Extrait =
+-------+

CONCLUSIONS

Devant la Cour d'Appel d'AIX EN PROVENCE



POUR :


Monsieur Robert ALESSANDRI


APPELANT

 
CONTRE :


Monsieur Jean-Jacques VELASCO


INTIMÉ


PLAISE À LA COUR


Par jugement du Tribunal de Grande Instance de MARSEILLE rendu le 26 novembre 1998, Monsieur ALESSANDRI a été condamné, tant en sa qualité de directeur et de rédacteur en chef de la revue trimestrielle "Univers Ovni" qu'à titre personnel comme auteur, à dédommager Monsieur Jean-Jacques VELASCO pour le préjudice moral subi par ce dernier, au motif :

"Que l'ensemble des écritures, par lesquels VELASCO, responsable du Service d'Expertise des Phénomènes de Rentrées Atmosphériques, dit SEPRA, dépendant du Centre National d'Études Spatiales, dit CNES, y est décrit sans la moindre précaution de style, comme un "fumiste", voire un "personnage nuisible", "incompétent", "sans aucune connaissance", commetant des "âneries" et d'une "nullité absolue", constitue à l'évidence un dépassement outrancier et fautif, au sens de l'article 1382 du Code Civil, des droits d'une critique normale, objective, raisonnable et constructive;"

+-------+

Documents fournis =
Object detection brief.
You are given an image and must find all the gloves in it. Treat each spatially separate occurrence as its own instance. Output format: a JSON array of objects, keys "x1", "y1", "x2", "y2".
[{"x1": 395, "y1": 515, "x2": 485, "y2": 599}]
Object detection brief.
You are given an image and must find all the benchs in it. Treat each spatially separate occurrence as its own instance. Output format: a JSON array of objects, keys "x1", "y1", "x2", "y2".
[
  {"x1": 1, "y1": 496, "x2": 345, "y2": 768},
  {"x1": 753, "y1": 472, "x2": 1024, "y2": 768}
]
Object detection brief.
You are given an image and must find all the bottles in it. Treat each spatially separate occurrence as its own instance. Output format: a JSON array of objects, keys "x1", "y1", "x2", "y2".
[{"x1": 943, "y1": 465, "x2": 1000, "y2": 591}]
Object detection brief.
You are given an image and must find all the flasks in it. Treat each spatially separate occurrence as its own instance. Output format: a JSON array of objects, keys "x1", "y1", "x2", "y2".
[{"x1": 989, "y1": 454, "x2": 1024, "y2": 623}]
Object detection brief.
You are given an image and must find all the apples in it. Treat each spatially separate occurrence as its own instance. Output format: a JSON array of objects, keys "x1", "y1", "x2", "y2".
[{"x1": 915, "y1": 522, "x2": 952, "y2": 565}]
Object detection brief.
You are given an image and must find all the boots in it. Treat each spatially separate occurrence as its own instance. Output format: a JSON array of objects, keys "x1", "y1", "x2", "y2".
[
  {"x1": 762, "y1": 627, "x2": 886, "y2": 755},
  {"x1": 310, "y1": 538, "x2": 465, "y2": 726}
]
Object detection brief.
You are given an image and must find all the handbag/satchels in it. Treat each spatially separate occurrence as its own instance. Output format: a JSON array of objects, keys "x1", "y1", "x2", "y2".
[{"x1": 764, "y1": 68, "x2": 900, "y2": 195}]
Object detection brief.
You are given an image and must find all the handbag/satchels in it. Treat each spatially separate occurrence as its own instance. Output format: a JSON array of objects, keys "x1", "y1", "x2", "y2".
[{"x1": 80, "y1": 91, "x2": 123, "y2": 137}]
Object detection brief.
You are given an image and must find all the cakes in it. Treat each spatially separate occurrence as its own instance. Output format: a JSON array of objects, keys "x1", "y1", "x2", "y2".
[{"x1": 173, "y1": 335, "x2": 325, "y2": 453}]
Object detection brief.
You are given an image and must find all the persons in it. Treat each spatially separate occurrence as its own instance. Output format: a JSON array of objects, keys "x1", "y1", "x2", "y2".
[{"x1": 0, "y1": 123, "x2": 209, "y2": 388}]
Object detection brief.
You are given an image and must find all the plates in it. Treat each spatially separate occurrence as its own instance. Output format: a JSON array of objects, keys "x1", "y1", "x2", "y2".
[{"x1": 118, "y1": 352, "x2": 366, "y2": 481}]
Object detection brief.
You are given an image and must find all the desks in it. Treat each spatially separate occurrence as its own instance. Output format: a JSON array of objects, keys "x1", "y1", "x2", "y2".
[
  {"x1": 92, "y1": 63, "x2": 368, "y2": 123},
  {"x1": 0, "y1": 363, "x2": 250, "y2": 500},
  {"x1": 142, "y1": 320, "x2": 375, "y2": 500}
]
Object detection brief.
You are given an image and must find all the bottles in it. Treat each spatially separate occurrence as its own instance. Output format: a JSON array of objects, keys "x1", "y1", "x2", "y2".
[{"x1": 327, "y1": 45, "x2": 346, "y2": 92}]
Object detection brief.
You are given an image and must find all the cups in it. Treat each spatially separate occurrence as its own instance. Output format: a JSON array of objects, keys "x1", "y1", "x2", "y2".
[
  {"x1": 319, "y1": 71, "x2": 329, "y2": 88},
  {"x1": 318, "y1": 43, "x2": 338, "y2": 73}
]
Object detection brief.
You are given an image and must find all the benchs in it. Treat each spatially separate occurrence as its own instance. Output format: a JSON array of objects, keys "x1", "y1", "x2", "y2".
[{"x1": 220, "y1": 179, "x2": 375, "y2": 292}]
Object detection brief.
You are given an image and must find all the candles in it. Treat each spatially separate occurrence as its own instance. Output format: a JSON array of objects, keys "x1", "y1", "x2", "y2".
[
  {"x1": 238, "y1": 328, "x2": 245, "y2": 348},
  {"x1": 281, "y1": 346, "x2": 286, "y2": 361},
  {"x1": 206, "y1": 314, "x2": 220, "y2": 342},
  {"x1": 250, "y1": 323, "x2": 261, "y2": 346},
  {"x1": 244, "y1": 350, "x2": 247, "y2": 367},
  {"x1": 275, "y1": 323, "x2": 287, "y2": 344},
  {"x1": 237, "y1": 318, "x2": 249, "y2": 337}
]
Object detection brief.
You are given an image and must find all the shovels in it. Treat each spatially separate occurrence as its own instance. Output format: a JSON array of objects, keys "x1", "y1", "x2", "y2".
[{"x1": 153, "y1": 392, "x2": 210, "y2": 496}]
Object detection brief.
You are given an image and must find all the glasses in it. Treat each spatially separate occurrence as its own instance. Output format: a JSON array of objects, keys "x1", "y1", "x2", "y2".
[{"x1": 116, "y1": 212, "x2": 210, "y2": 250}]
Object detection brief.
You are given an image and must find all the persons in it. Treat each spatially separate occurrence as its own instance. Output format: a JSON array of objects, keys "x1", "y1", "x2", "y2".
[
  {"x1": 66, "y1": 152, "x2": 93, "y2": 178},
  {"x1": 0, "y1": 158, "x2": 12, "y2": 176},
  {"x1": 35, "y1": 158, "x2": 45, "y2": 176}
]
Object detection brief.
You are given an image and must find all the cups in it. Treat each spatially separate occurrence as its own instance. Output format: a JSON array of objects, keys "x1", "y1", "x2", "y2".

+-------+

Consignes de l'exercice =
1 – Répondez à ces questions sur l'extrait, une réponse par ligne, notée (a), (b) ou (c) :
(a) Quel tribunal a rendu le jugement contre M. ALESSANDRI, et à quelle date ?
(b) De quelle revue M. ALESSANDRI est-il directeur et rédacteur en chef ?
(c) Quel service M. VELASCO dirige-t-il, et de quel organisme ce service dépend-il ?
2 – D'après l'extrait, pour quel motif M. ALESSANDRI a-t-il été condamné à dédommager M. VELASCO ? Répondez en une à trois phrases.

Exercices corrigés =
1 –
(a) Le Tribunal de Grande Instance de Marseille, le 26 novembre 1998.
(b) De la revue trimestrielle « Univers Ovni ».
(c) Le Service d'Expertise des Phénomènes de Rentrées Atmosphériques (SEPRA), qui dépend du Centre National d'Études Spatiales (CNES).

2 – Les écrits décrivaient M. VELASCO sans aucune précaution de style comme un « fumiste », un « personnage nuisible », « incompétent », « sans aucune connaissance », auteur d'« âneries » et d'une « nullité absolue ». Le tribunal a jugé que ces propos dépassaient de façon outrancière et fautive, au sens de l'article 1382 du Code Civil, les droits d'une critique normale, objective, raisonnable et constructive.